In your example, I’d control their machine with ARD, with them on the phone. Open Managed Software Center for them, find the application on the Software tab, then click Install. Show them how to do it.
We have manifests structured so that every Mac has an individual manifest. Every individual manifest gets a “core software” manifest that includes Flash Player, Java, etc. Labs also get the “labs” manifest. Additionally, every lab also has a manifest for the entire room. We can easily add an application to an entire lab by modifying that manifest. Since our labs don’t change often, it’s less work for me to create them by hand (we use Munki Enroll for faculty/staff machines, which change names much more often).
This discussion regarding the ‘all' catalog misses an important point: if you switch your Munki server to SSL and basic authentication, your users cannot access the catalogs without the correct username and password. This raises the requirements for accessing your repo outside of Munki - not only do they need to have a basic familiarity of how a Munki repository is set up, they need to figure out your username/password to gain access.
If they’re not admins, you can do a reasonable job of protecting the username and password:
Yes, everything can be reversed somehow - Target disk mode, or another boot disk, will allow your users to check “ignore permissions on this drive” for the primary boot disk, read the contents of that file, reverse the base64, login to your Munki repo, download the ‘all' catalog, then _potentially_ install software (assuming they correctly include any preinstall scripts, postinstall scripts, other packages required, etc.). If someone’s going to all of that trouble, though, they probably know they’re doing something they’re not supposed to.
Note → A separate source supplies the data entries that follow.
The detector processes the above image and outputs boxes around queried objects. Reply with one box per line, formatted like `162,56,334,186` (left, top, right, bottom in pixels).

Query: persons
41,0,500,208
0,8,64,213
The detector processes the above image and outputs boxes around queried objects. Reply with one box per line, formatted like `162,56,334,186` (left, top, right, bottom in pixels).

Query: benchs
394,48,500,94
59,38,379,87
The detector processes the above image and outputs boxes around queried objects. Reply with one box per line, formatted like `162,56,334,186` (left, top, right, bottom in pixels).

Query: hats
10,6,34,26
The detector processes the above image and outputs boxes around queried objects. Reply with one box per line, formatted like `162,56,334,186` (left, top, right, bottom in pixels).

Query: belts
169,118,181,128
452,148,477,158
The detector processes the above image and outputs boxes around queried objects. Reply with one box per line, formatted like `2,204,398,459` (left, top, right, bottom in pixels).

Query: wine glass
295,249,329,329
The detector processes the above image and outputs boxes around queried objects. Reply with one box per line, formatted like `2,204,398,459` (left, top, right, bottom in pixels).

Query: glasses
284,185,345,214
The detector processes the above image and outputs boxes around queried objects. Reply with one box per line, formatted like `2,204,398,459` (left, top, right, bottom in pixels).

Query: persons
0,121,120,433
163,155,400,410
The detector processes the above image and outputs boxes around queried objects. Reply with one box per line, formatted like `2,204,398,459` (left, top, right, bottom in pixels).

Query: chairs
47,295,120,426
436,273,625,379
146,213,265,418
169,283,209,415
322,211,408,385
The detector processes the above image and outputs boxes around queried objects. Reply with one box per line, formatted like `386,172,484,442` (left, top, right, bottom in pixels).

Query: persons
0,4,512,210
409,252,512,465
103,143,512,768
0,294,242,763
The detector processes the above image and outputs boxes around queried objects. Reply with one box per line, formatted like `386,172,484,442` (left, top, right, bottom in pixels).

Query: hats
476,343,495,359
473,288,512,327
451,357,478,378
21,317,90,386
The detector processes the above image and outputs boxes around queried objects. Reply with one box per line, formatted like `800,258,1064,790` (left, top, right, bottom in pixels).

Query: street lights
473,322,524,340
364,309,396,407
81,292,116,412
Notify IT Security and/or HR.
If you’re concerned about ExpensiveApplicationX being installed on people’s computers, use MunkiReport’s inventory feature to track which computers have it installed, regardless of how they got it. The AppVersions report is a good use for this, but you can build your own dashboard module, too.
I’m not the target audience for the requested feature (we don’t use Puppet, Chef, or Ansible) but I honestly don’t see how this solves a problem that couldn’t already be solved with nesting manifests inside machine-specific manifests (or possibly using conditionals).